In the case of Yates’s book, I’d say that I bought the argument but I wasn’t as affected by it as I might have been — the pathos wasn’t quite clicking for me, and I think this was because I needed more grounding in the heroine’s professional/social world in order to understand emotionally what she was giving up to be with the baby. She made me sniffly, but she could have torn out my heart and stomped on it, and if she’d done that, I’d have been more convinced and loved the book all the harder.
So those are good tools for reading and reviewing, offering one more way to think about what works and what doesn’t work in a story.

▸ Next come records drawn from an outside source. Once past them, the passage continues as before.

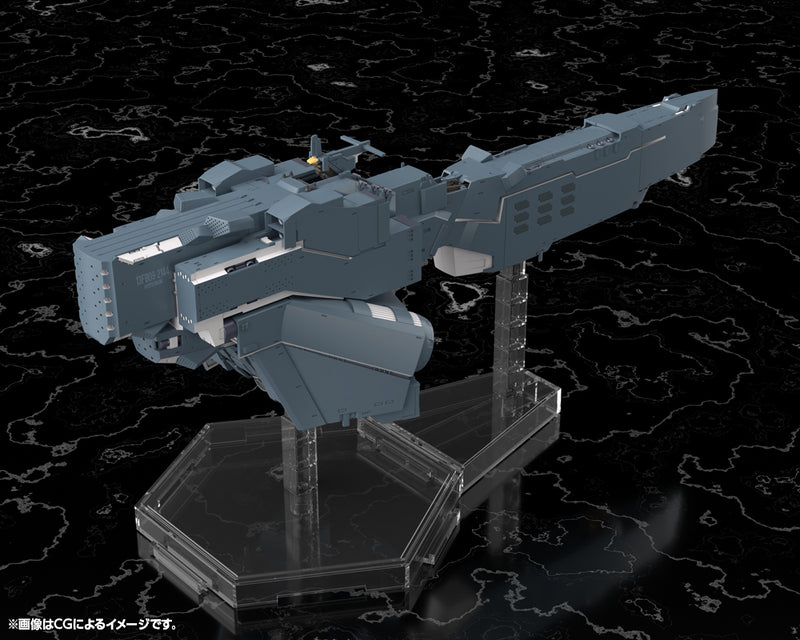 Legend of the Galactic Heroes: Die Neue These Kotobukiya Free Planets Alliance Forces Battleship Hyperion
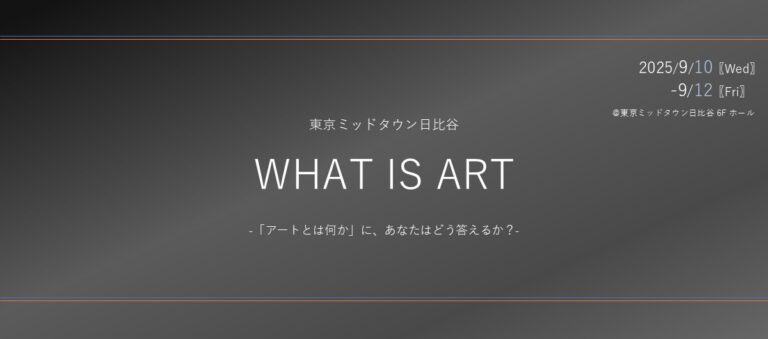 三井不動産株式会社とアートフェア東京が共催するイベント「東京ミッドタウン日比谷 WHAT IS ART」が開催。ラウシェンバーグらの作品も展示。のメイン画像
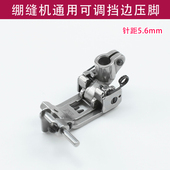 绷缝机通用可调挡边压脚飞马W500 F007三针五线 W600银箭C007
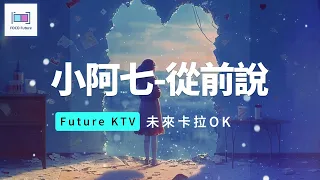 小阿七【從前說 】-原版音樂歌手領唱-無損音質詞曲同步-感傷抒情青春年少愛情遺憾錯過悲傷氣氛KTV歌曲-動態歌詞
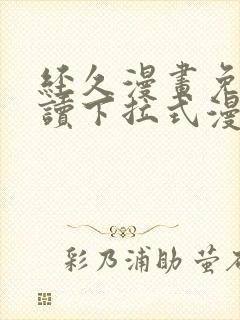 经久漫画免费阅读下拉式漫画免费阅读封面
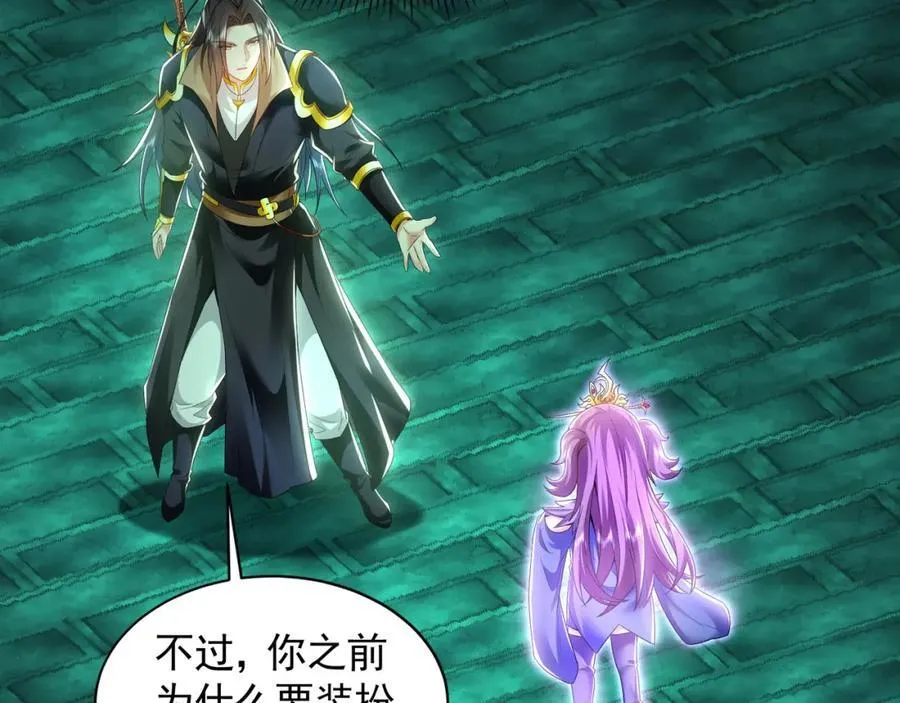 50 叶云通过了七层宝塔？6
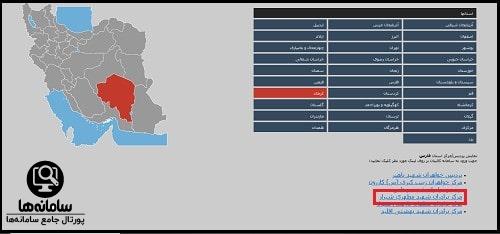 سامانه کالینان دانشگاه فرهنگیان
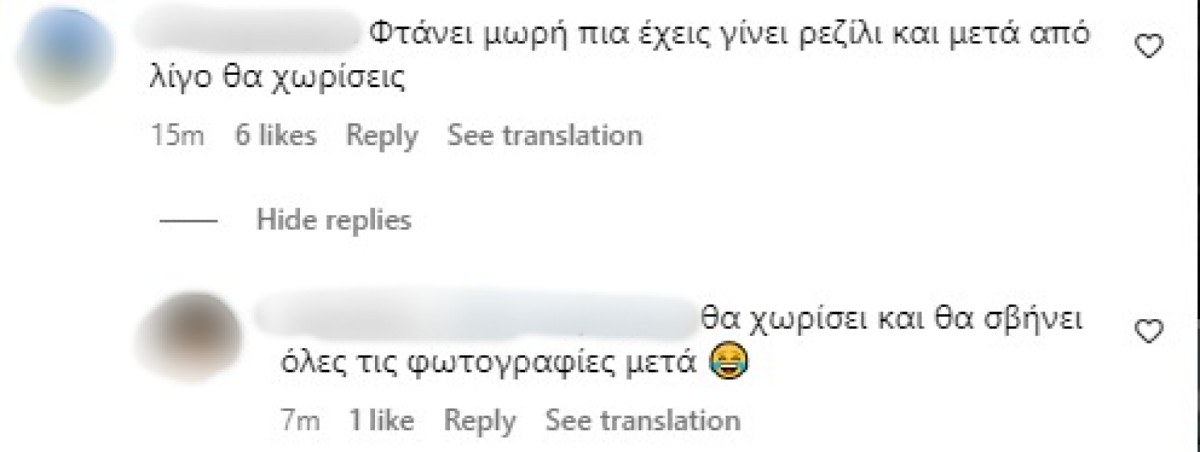 Τα σχόλια που δέχτηκε η Αθηνά Οικονομάκου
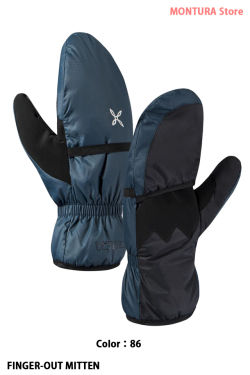 תמונה ממוזערת: FINGER-OUT MITTEN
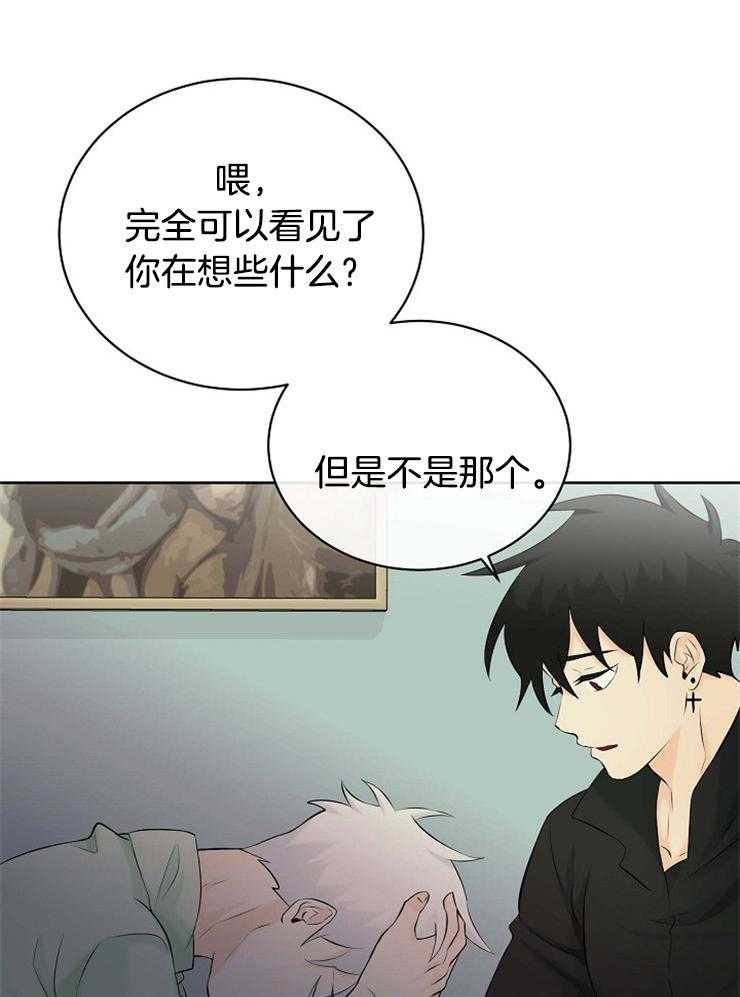 《天使他过于敬业》漫画最新章节第39话 是你杀了我们免费下拉式在线观看章节第【15】张图片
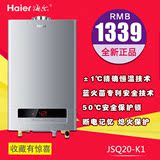 Haier/海尔 JSQ20-K1/K2(12T)/(Y) 10升恒温燃气热水器天然气强排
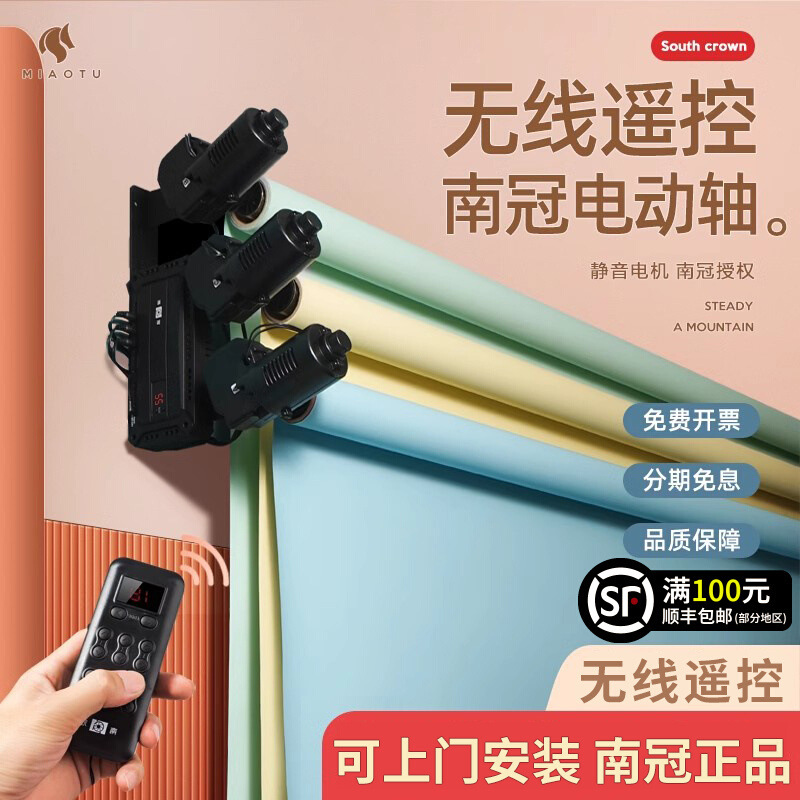 南冠电动背景轴摄影背景架影楼摄影升降机卷轴影楼影棚幕布拍照背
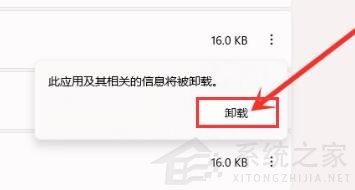 Win11怎么徹底卸載流氓軟件？強制卸載流氓軟件
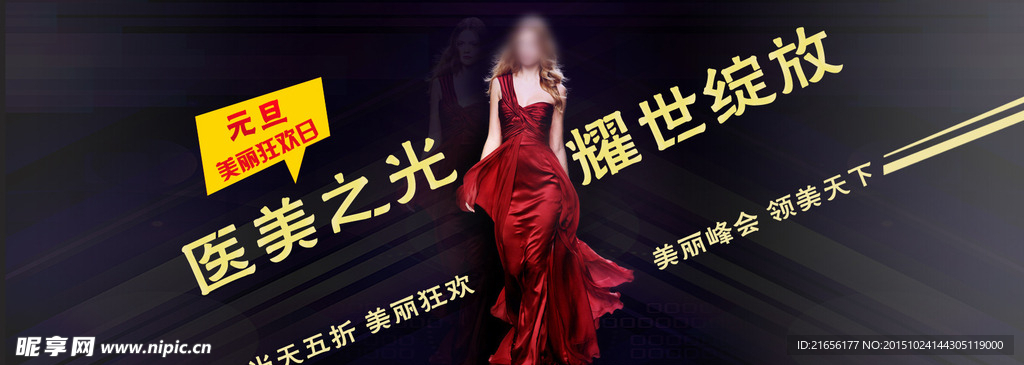 整形活动banner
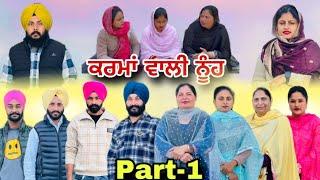 ਕਰਮਾਂ ਵਾਲੀ ਨੂੰਹ (ਭਾਗ-1) Karma Vaali Nooh (Part-1) New Punjabi Web Series #natttv #natttvanmol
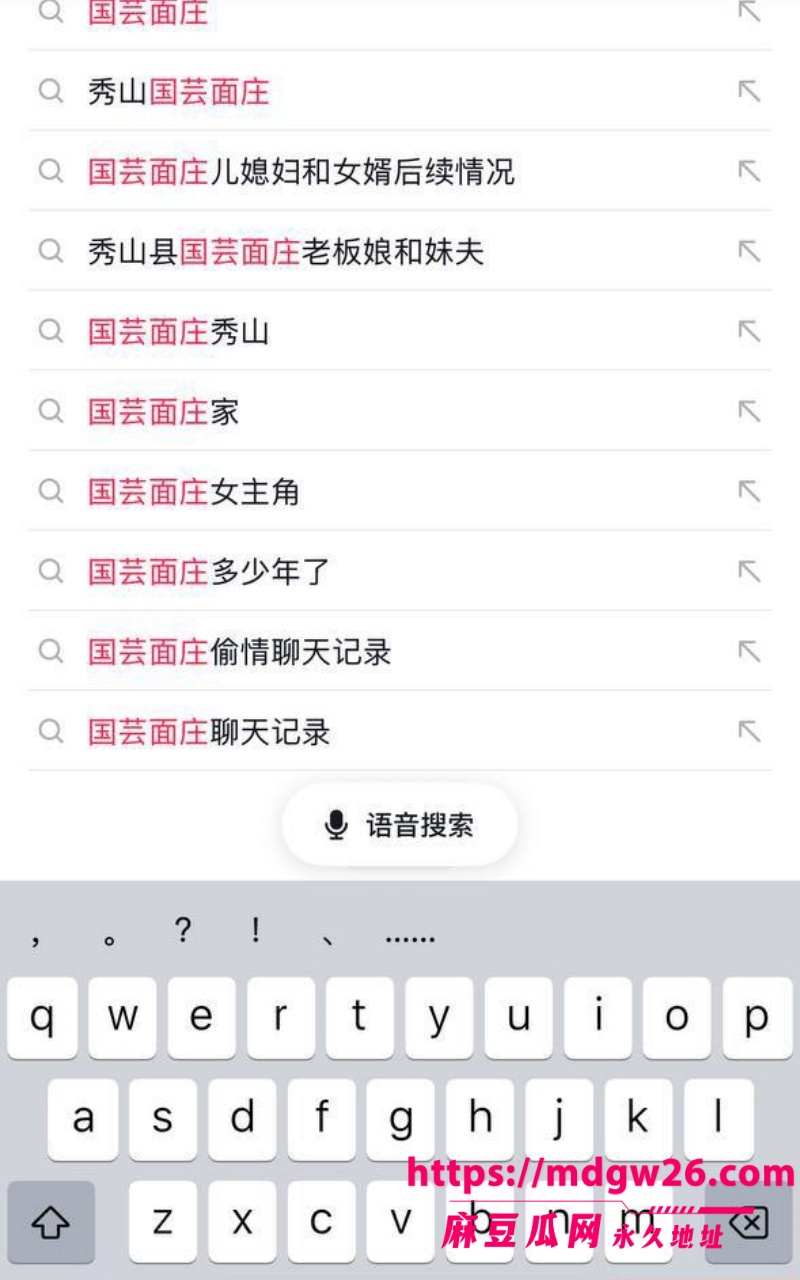 重庆秀山 国芸面庄2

As an author, moreover, I can give myself some emotional distance from feedback — and thereby use it more effectively — by asking myself “What part of the argument wasn’t working for this person? Is this an evidence problem, an emotional support problem, or a trust issue?”
And, as Mary Ann pointed out to me in an email conversation, argument is a great drafting tool. When you’re just trying to get words on the page, overwhelmed by everything you don’t know or don’t think you know about your book, it helps a great deal to know what it is that you’re trying to argue.
Looking at a romance from the point of view of argument rather than genre convention allows you to skip over all the crap about what characters are supposed to do, how they’re supposed to behave, what readers will and won’t tolerate. All you have to do is make a good argument. That’s it. Show me a clear argument, a logical chain of evidence, emotional support, and a trustworthy author, and I will show you a successful story — wonky or not.
So play with me here — can you analyze a recent reading or writing experience using this perspective? Does it open anything up that you’d missed the first time?
Oh, and I’ll share the argument of my upcoming novella in the comments.